§ **Tasks to carry out**
1: Using the lecture announcement, answer the following:
(a) On what date and at which theater will Dana Polan give his presentation?
(b) At which two universities did the Academy help create film appreciation curricula in the late 1920s?
(c) At what institution and in what year did Terry Ramsaye lecture on cinema?
2: Carry on the lecture announcement from its final sentence onward.
─── Source passage ───
Beverly Hills, CA — To kick off a new lecture series celebrating the work of Academy Film Scholars, the Academy of Motion Picture Arts and Sciences will present Dana Polan, professor of cinema studies at the Tisch School of the Arts at New York University, in a discussion of his new book, Scenes of Instruction: The Beginnings of the U.S. Study of Film, on Tuesday, May 15, at 7:30 p.m. at the Linwood Dunn Theater in Hollywood. Polan’s presentation will spotlight the Academy’s involvement in creating film appreciation curricula at the University of Southern California and Stanford University in the late 1920s.

Scenes of Instruction examines the social, cultural, practical and aesthetic approaches of university film programs from 1915 through the mid-1930s, as well as milestones in the development of film studies, including Terry Ramsaye’s lectures on cinema at the New School for Social Research in 1926 and Joseph Kennedy’s 1927 Harvard Business School courses on the film industry.
─── Raw data ───
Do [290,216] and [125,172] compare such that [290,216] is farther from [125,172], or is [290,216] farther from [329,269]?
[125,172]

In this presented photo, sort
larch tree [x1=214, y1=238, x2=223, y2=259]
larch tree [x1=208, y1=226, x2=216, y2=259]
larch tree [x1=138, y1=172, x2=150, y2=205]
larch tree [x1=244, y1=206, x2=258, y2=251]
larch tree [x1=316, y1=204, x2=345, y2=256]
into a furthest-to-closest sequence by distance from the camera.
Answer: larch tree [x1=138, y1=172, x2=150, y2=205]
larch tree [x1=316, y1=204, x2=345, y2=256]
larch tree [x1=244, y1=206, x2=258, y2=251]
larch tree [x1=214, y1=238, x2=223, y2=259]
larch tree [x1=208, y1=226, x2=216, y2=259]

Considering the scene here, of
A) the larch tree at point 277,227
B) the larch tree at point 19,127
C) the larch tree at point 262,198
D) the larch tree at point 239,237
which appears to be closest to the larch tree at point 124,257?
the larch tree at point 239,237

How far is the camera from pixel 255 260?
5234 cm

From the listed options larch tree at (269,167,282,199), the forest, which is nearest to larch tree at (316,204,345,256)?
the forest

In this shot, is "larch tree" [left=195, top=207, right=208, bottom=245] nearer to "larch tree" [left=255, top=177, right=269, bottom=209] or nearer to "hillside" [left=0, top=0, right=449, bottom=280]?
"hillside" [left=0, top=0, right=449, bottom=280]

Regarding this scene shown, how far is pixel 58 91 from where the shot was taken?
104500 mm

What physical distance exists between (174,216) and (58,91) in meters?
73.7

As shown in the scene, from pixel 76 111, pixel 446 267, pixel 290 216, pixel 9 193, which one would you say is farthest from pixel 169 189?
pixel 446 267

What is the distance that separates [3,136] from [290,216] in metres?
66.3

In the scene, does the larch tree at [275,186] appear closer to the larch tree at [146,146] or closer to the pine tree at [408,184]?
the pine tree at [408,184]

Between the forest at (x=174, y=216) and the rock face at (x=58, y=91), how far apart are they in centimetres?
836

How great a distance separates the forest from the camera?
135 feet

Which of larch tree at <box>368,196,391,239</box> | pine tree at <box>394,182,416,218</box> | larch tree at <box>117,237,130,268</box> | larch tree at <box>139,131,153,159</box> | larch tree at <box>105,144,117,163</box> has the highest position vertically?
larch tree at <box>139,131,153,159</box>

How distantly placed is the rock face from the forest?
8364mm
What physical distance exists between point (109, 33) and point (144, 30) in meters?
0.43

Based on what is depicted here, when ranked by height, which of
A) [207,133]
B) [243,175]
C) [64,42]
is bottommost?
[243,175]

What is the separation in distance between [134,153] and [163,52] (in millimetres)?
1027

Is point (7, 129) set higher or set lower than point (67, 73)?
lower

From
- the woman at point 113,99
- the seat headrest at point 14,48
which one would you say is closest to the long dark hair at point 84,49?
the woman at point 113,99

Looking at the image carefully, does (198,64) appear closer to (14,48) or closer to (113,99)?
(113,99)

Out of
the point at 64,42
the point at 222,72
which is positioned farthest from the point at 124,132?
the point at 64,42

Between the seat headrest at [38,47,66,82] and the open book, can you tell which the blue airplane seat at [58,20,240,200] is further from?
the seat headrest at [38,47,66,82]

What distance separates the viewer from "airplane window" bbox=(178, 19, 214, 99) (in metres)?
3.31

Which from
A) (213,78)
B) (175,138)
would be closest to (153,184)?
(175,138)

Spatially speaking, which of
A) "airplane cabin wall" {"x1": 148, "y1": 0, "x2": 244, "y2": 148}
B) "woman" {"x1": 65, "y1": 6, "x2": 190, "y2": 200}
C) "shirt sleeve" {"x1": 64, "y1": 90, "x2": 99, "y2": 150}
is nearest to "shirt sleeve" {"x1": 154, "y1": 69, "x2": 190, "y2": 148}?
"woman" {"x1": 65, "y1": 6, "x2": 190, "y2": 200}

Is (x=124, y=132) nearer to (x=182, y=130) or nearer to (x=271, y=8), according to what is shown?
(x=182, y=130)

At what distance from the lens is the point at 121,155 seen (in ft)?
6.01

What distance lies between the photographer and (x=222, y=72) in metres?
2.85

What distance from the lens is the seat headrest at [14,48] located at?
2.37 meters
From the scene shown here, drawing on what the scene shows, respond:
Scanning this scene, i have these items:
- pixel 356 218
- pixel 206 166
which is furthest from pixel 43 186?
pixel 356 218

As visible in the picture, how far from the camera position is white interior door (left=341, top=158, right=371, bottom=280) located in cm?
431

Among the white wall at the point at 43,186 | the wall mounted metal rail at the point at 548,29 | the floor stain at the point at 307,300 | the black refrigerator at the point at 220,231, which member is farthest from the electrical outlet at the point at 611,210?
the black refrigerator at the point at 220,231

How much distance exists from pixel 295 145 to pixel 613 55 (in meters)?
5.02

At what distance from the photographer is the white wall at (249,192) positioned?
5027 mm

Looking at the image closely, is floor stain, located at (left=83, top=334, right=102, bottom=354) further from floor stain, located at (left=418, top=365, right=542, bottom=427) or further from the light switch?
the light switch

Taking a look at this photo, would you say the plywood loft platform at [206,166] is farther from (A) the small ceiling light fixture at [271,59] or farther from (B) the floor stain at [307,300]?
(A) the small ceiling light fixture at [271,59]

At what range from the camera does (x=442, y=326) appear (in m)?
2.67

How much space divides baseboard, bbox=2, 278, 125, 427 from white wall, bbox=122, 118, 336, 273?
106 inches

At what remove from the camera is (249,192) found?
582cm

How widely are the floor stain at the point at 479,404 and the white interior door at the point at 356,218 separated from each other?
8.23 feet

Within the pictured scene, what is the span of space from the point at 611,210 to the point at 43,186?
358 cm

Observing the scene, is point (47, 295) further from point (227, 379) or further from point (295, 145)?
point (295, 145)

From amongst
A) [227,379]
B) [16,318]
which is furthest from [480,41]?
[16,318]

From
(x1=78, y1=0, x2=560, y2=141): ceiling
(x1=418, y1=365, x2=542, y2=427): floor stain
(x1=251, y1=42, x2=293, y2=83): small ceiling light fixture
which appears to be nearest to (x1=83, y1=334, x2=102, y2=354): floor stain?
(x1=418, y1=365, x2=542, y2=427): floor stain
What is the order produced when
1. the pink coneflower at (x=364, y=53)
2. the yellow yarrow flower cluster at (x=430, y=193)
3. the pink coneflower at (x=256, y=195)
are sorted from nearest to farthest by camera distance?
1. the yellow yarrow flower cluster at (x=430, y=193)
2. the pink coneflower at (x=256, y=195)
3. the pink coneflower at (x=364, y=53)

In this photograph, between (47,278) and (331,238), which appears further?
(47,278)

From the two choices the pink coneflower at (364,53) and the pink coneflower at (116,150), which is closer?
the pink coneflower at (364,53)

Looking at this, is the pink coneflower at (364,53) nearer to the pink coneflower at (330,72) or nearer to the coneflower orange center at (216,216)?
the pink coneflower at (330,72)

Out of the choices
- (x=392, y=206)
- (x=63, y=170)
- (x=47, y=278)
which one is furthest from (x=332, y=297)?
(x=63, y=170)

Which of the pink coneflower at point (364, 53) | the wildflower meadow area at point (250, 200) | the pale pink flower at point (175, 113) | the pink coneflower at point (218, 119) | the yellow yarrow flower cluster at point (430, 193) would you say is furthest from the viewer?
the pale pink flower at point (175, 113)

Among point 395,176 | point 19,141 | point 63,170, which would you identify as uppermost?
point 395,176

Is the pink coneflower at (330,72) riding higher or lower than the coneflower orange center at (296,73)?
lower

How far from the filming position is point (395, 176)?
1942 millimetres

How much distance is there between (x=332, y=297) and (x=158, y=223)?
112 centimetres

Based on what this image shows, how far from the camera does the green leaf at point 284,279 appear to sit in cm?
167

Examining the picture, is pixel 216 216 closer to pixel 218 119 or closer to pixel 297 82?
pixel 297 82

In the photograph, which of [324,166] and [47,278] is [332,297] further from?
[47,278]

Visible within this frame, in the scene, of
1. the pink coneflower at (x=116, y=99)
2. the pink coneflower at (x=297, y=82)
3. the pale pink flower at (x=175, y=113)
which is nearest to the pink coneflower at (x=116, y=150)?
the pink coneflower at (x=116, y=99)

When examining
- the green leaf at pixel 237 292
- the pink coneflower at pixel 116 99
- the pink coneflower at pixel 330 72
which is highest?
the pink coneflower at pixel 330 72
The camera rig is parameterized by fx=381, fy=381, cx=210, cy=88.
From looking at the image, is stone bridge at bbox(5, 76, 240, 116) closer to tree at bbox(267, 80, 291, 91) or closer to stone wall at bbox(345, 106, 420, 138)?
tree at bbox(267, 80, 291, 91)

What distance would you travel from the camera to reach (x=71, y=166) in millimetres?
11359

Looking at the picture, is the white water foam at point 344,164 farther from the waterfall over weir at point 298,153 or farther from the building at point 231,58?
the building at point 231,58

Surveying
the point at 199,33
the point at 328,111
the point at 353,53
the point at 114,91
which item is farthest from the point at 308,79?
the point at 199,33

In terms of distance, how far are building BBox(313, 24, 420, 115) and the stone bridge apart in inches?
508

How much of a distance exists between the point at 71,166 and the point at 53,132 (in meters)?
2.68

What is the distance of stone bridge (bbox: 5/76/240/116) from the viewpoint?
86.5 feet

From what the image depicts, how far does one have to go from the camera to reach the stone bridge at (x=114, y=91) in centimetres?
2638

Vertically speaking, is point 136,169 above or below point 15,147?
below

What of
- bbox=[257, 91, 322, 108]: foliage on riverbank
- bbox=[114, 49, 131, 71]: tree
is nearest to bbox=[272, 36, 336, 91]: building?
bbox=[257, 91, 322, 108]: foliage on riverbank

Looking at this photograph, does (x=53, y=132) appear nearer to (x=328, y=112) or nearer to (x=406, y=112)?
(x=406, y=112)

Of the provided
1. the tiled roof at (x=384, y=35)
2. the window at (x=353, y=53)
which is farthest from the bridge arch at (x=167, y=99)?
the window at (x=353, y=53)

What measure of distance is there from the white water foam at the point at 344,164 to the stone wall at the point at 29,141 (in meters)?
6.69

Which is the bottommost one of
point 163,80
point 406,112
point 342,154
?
───
§ **Results for the exercise**
1:
(a) Tuesday, May 15, at the Linwood Dunn Theater in Hollywood.
(b) The University of Southern California and Stanford University.
(c) The New School for Social Research, in 1926.

2:
“The Academy has been instrumental in fostering high-level research by today’s film scholars. It has been particularly illuminating for me to examine the Academy’s early commitment to developing university film programs,” said Polan.

The Institutional Grants Committee of the Academy Foundation, which is the educational wing of the Academy, selected Polan as a grant recipient in 2002; this event will celebrate the completion of his work.

Established in 1999, the Academy Film Scholars program is designed to “stimulate and support the creation of new and significant works of film scholarship about aesthetic, cultural, educational, historical, theoretical or scientific aspects of theatrical motion pictures.” Film scholars receive $25,000 to research and produce new works of film scholarship, which can take the form of books, multimedia presentations, curatorial projects, DVD-ROMs or Internet sites.

For grant guidelines and information about the Academy Film Scholars program, visit http://www.oscars.org/grants/filmscholars.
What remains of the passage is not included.